[[ TEXT SEGMENT, beginning ]]

Skylights featured three times on Earth Science
Picture of the Day: 1
, 2
, 3
, 4
.
Photo of the Week.. "Fly me to the Moon...," the
first quarter Moon and wispy clouds enhancing a deep blue sky.
Astronomy news for the week starting Friday, February 11, 2005.
The Moon grows through its waxing
crescent phase the first part of the week, and reaches its first
quarter -- where it is 90 degrees to the east of the Sun -- on
the evening of Tuesday the 15th just as it crosses the meridian to
the south, allowing you to see an exact first quarter about as high
in the sky as possible. Even better, the first quarter will be
passing close to the Pleiades
cluster (the Seven Sisters) in Taurus, up and to the right of the Hyades, which (with the nearby star
Aldebaran) make up the head of
Taurus, the Bull.
Everything (two things anyway) seems to happen on Monday, the 14th.
The problem is that the events are both invisible. First, Mercury is in superior
conjunction with the Sun, when it is on the
opposite side of the Sun from us. It will shortly thereafter pop
up in the evening sky. (Look for it in mid-March.) Then, with Neptune
having gone though conjunction with the Sun last February 3, it is now in the
morning sky and passes conjunction with Venus.

[[ TEXT SEGMENT, end ]]

**WORK INSTRUCTIONS**
1) In the astronomy news text, update the passage starting with "Skylights featured three" and going on through "deep blue sky.", replacing "wispy clouds" with "thin clouds".
2) Answer these questions from the astronomy news text:
(a) On which evening does the Moon reach its first quarter?
(b) Which star joins the Hyades in forming the head of Taurus?
(c) On what date did Neptune go through conjunction with the Sun?
3) Proceed with the astronomy news text, continuing after its final sentence.
The lines that come next are drawn from a separate source.

[[ DATA EXCERPTS, beginning ]]

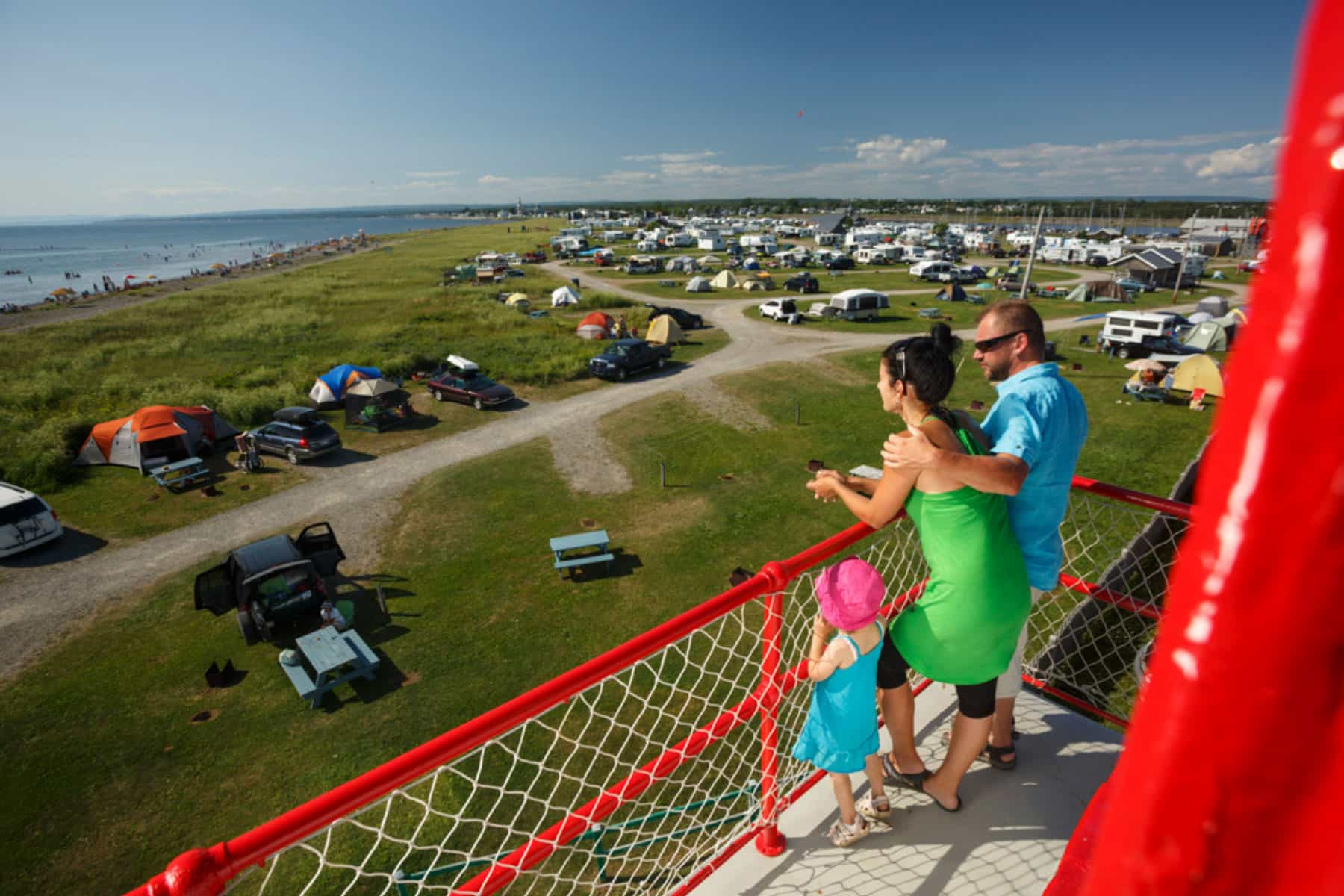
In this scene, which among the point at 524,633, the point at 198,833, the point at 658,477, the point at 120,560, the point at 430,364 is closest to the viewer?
the point at 198,833

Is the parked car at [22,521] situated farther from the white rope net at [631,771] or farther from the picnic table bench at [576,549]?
the picnic table bench at [576,549]

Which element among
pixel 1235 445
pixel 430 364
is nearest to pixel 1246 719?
pixel 1235 445

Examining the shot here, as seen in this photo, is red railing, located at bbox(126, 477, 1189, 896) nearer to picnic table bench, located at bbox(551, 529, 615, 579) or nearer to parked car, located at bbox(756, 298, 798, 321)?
picnic table bench, located at bbox(551, 529, 615, 579)

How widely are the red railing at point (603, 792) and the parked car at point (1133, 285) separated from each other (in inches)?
1764

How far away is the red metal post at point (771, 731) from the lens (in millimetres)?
3271

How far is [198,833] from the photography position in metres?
7.39

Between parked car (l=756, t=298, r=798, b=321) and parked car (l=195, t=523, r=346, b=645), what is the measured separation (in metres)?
28.5

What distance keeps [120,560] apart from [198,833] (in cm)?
859

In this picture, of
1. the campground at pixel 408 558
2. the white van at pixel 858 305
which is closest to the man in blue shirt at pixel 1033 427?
the campground at pixel 408 558

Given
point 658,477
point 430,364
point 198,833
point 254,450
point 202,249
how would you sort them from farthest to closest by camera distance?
point 202,249, point 430,364, point 254,450, point 658,477, point 198,833

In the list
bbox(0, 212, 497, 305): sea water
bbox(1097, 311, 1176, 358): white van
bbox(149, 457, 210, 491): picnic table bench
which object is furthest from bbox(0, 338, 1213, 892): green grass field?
bbox(0, 212, 497, 305): sea water

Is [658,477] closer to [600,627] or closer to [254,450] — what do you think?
[600,627]

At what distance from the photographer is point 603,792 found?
9.70ft

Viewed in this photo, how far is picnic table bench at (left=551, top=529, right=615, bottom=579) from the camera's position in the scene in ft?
38.9
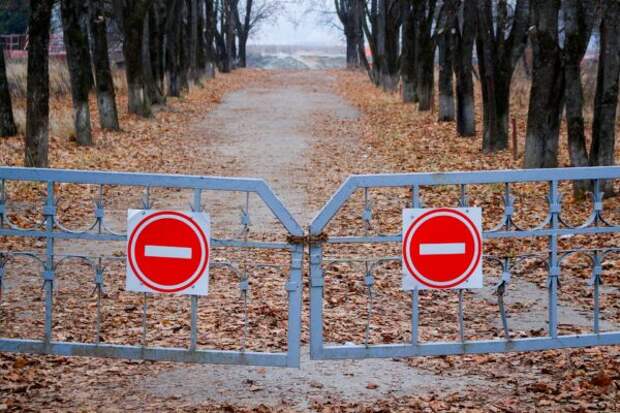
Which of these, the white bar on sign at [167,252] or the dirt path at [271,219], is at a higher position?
the white bar on sign at [167,252]

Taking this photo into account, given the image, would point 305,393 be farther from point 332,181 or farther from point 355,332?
point 332,181

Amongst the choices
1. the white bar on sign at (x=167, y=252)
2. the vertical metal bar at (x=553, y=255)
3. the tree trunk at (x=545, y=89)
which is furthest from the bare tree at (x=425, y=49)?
the white bar on sign at (x=167, y=252)

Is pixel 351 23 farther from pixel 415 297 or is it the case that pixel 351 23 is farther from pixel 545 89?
pixel 415 297

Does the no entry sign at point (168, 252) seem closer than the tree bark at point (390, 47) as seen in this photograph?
Yes

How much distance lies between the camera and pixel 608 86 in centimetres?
1328

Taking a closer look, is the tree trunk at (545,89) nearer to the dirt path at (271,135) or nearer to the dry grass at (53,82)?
the dirt path at (271,135)

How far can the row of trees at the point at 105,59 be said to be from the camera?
16.1 metres

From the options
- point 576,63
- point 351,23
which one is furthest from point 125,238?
point 351,23

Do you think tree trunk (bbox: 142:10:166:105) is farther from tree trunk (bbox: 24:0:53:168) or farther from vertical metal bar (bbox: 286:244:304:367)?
vertical metal bar (bbox: 286:244:304:367)

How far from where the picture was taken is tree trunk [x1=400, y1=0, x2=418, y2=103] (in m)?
31.8

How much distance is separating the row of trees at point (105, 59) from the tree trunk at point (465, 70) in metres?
8.04

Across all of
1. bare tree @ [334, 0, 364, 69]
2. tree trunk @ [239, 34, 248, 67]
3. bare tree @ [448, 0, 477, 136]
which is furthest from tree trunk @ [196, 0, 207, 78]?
bare tree @ [448, 0, 477, 136]

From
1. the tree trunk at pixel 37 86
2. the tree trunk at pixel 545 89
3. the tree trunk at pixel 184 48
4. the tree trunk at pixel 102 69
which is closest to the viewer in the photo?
the tree trunk at pixel 545 89

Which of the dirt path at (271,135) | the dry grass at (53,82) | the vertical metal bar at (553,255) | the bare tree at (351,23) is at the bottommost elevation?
the dirt path at (271,135)
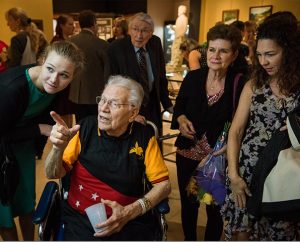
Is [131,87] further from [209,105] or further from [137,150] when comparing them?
[209,105]

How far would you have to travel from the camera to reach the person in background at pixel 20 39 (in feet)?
11.2

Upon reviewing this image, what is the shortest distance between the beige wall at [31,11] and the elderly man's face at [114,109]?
4659mm

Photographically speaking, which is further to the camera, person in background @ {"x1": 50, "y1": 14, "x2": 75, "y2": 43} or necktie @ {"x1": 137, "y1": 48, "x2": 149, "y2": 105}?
person in background @ {"x1": 50, "y1": 14, "x2": 75, "y2": 43}

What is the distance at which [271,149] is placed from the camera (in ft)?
4.58

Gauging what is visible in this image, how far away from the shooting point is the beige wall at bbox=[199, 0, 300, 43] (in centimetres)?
604

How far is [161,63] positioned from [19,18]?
6.01ft

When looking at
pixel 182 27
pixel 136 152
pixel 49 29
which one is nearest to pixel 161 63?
pixel 136 152

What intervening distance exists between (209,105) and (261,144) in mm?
401

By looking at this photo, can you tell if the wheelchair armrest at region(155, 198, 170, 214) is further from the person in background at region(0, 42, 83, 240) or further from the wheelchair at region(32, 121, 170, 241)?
the person in background at region(0, 42, 83, 240)

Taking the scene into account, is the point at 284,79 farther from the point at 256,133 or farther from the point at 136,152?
the point at 136,152

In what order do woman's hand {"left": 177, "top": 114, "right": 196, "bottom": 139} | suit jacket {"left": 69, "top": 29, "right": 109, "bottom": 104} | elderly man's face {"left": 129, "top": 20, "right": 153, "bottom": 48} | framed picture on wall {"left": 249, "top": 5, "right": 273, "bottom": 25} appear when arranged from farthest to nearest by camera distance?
framed picture on wall {"left": 249, "top": 5, "right": 273, "bottom": 25} < suit jacket {"left": 69, "top": 29, "right": 109, "bottom": 104} < elderly man's face {"left": 129, "top": 20, "right": 153, "bottom": 48} < woman's hand {"left": 177, "top": 114, "right": 196, "bottom": 139}

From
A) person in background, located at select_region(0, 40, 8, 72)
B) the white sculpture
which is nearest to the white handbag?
person in background, located at select_region(0, 40, 8, 72)

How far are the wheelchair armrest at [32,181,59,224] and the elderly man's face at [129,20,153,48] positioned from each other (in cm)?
128

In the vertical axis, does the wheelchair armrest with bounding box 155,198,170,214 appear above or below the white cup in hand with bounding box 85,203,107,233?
below
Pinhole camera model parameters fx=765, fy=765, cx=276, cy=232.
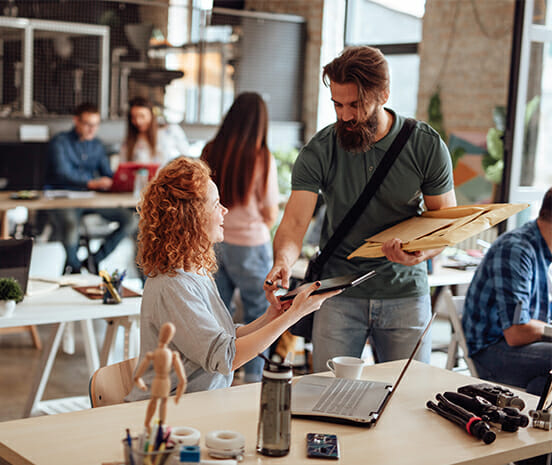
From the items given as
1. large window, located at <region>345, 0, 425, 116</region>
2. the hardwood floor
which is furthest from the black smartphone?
large window, located at <region>345, 0, 425, 116</region>

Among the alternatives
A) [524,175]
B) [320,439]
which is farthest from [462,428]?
[524,175]

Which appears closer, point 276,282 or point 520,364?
point 276,282

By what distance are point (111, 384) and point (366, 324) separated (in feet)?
2.79

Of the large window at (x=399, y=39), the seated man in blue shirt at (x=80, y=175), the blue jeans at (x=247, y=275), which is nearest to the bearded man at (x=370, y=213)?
the blue jeans at (x=247, y=275)

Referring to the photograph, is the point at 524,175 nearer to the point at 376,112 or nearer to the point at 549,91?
the point at 549,91

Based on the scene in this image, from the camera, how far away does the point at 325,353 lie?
243 cm

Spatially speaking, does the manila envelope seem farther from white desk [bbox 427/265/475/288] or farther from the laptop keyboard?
white desk [bbox 427/265/475/288]

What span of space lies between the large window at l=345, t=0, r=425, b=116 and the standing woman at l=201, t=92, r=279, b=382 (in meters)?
3.07

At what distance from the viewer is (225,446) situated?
149 centimetres

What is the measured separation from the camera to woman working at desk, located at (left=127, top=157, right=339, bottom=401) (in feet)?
6.14

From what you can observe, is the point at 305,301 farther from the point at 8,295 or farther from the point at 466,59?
the point at 466,59

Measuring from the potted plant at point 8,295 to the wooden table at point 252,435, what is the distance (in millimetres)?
1296

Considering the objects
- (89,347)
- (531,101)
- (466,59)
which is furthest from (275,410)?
(466,59)

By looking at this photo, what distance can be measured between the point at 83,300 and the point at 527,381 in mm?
1850
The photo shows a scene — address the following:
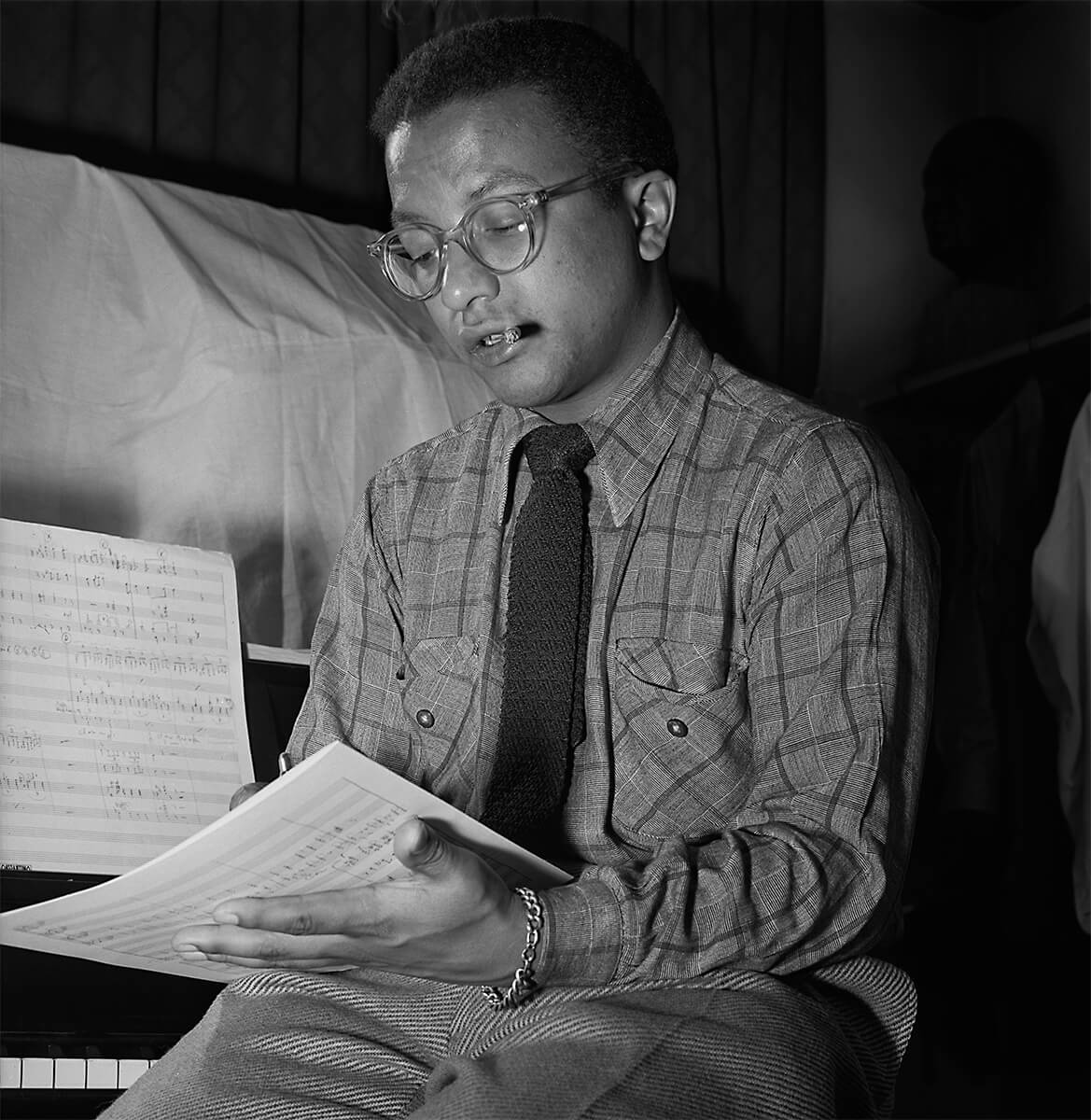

[[ DATA EXCERPTS, end ]]

**ANSWER SET**
1)
Skylights featured three times on Earth Science
Picture of the Day: 1
, 2
, 3
, 4
.
Photo of the Week.. "Fly me to the Moon...," the
first quarter Moon and thin clouds enhancing a deep blue sky.

2)
(a) The evening of Tuesday the 15th
(b) Aldebaran
(c) February 3

3)
A mere 1 degree will separate them, but since they are in bright
twilight, observation is impossible.
We do, however, have three bright planets to admire. Saturn
, well up in the east in Gemini at the end of twilight, crosses the meridian to
the south around 10 PM, almost exactly as brilliant Jupiter rises.
Majestically crossing the sky northwest of Spica in Virgo,
Jupiter transits the meridian at 3:30 AM, half an hour before
Mars
rises. Though bright (first magnitude), Mars, just to the north of
Sagittarius and about as far south
as it can get, is still a bit difficult to catch, especially if you
wait until the sky begins to brighten.
In mid-evening, two northern constellations vie for attention, both
about the same distance from the celestial equator, and from 40 to
50 degrees north latitude passing nearly overhead. From more
southern skies, they appear to be a bit to the north of the zenith.
To the west is Auriga, the
Charioteer with bright Capella
(the "she-goat"), flanked by the triangle of fainter stars that
makes her "kids." To the east is Perseus. While having no first magnitude stars,
Perseus has a marvelous collection of star-streams that center
around Mirfak (at the core of a
wide cluster) and Algol, the most
famed eclipsing double star of the sky. Making a great triangle
with them is Taurus, the Bull,
which lies to the south of a line between the two.